Typically 2–6 weeks. The diatoms bloom as silicates are released from new substrate and glass, then fade as those silicates deplete and green algae establish. Wiping weekly during water changes keeps the tank looking decent while you wait. If it persists beyond two months, look for an external silicate source.
Can I use a chemical to kill brown algae?
You can, but I don't recommend it. Algaecides kill diatoms but leave dead cells to decompose and spike ammonia. They also harm invertebrates and stress fish. For diatoms specifically, wiping + otocinclus is far more effective and safer. Save algaecides for true problem algae like black brush.
Why do diatoms coat my plant leaves?
Diatoms settle on any surface, including slow-growing plant leaves (anubias, java fern). They don't damage the plant directly but block light, slowing photosynthesis. Wipe leaves gently with a soft sponge during water changes. Fast-growing plants (hornwort, floaters) usually outcompete diatoms and stay clean.

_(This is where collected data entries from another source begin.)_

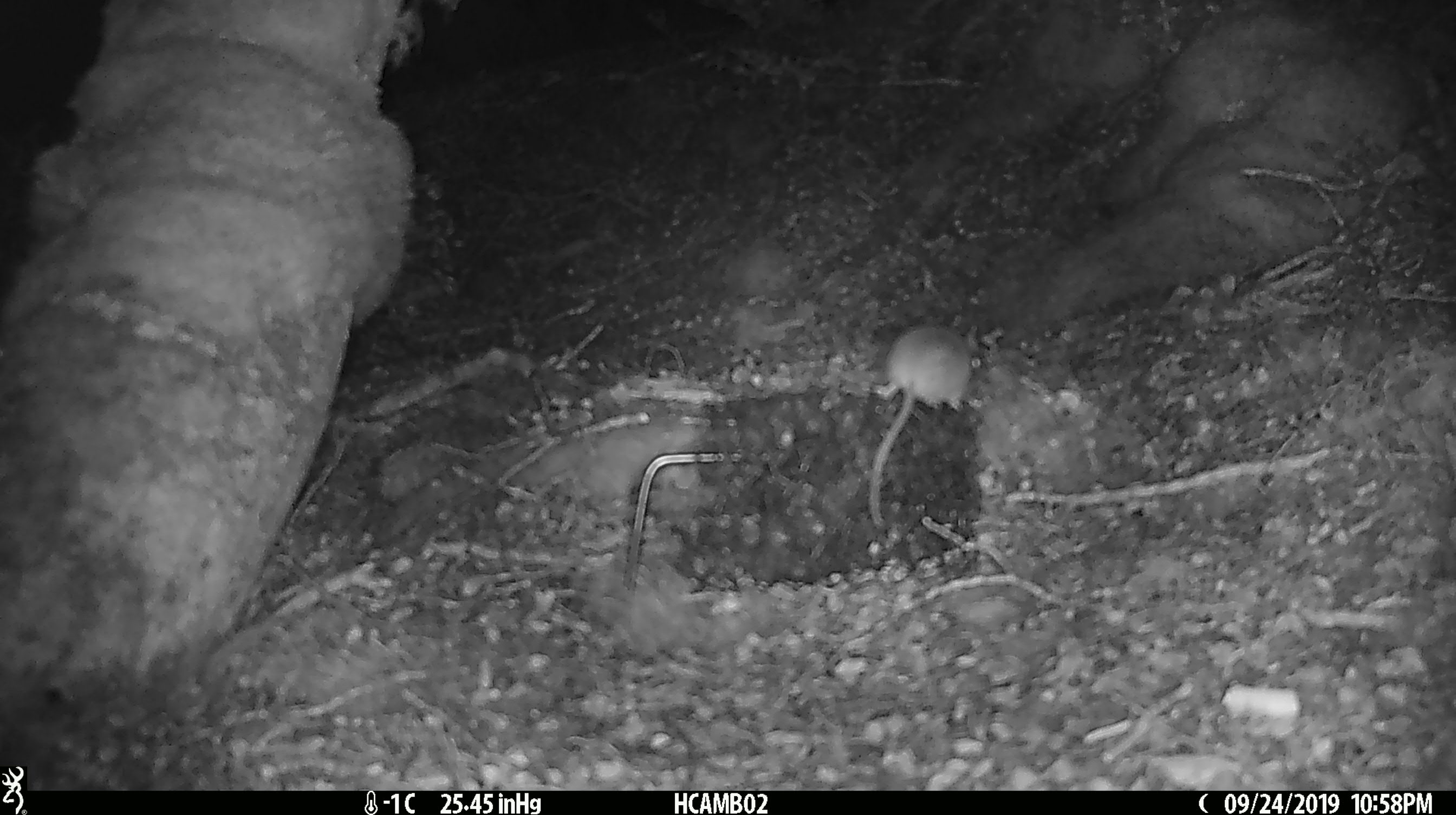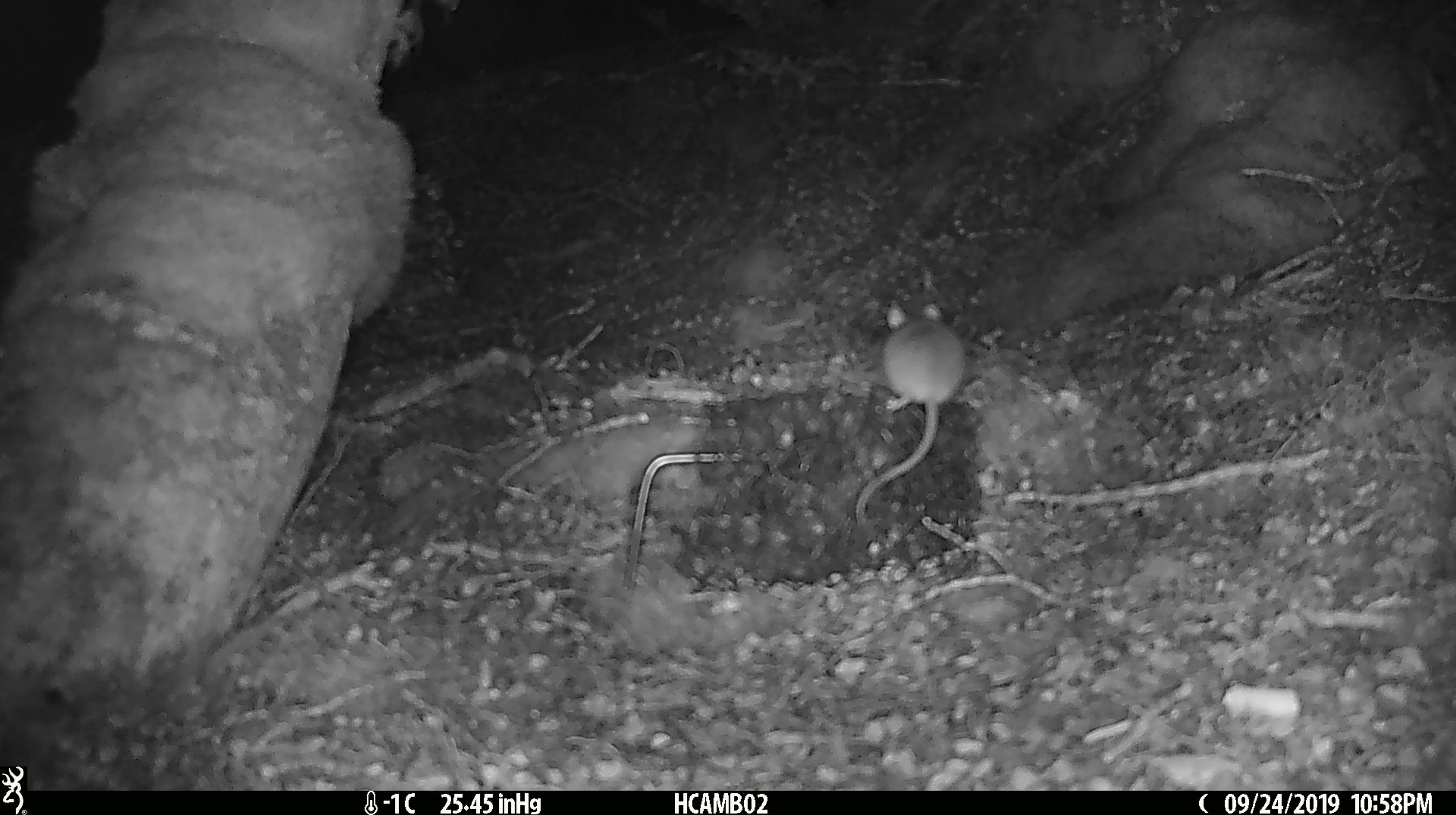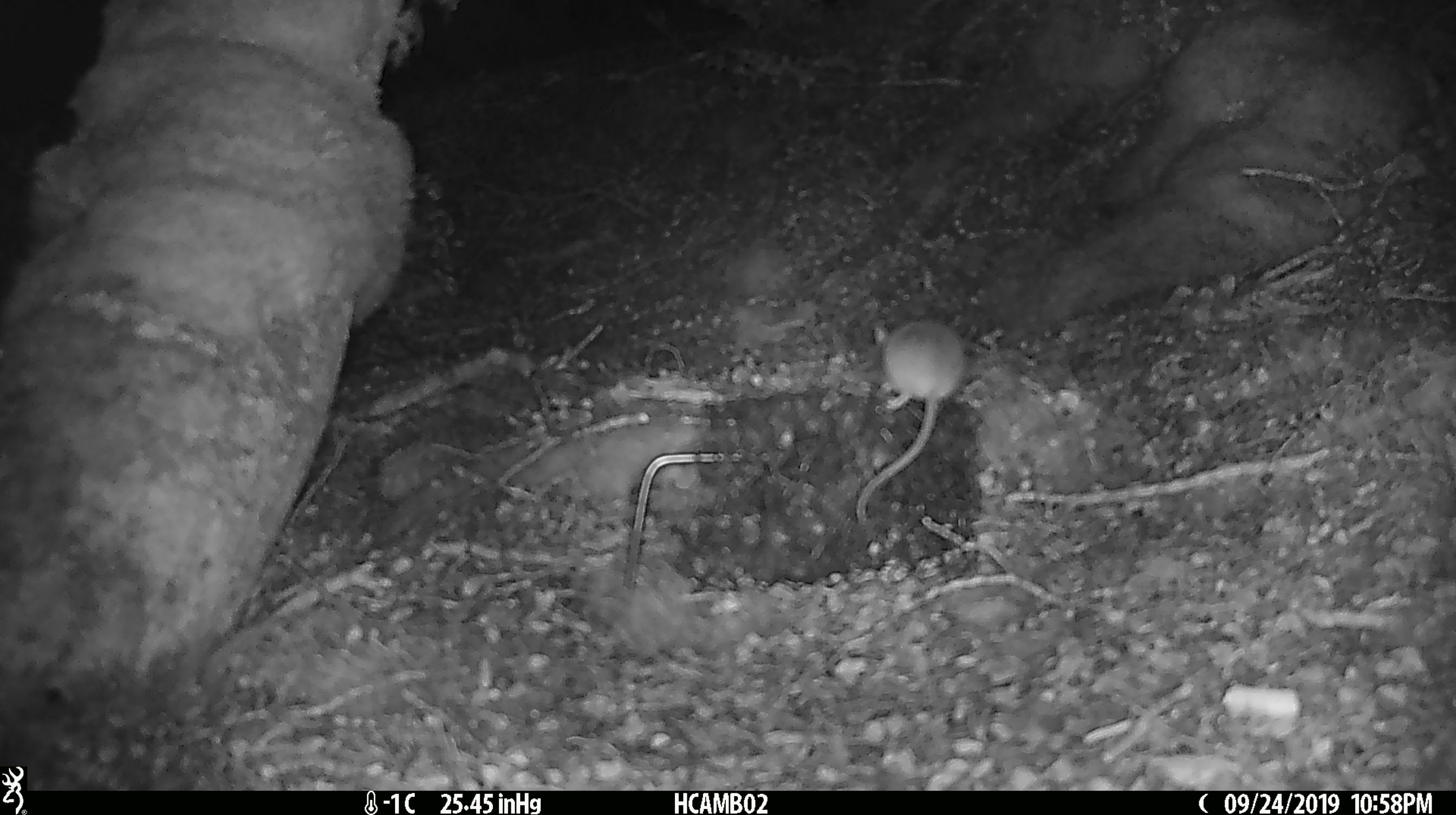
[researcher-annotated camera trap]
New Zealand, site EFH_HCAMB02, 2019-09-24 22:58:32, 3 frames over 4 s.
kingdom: Animalia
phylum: Chordata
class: Mammalia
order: Rodentia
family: Muridae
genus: Mus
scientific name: Mus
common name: mouse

Are otocinclus hard to keep alive?
Otos have a reputation for dying in the first week, but this is usually collection stress and starvation — they arrive at pet stores underfed. Ask how long the store has had them (wait 1–2 weeks at the store before buying), acclimate slowly, and feed algae wafers immediately. Once past the first month in a stable tank, otos are hardy for years.
Brown dust in a new tank? It's normal.
Wipe it, wait it out, and let the tank mature. Most cases resolve themselves.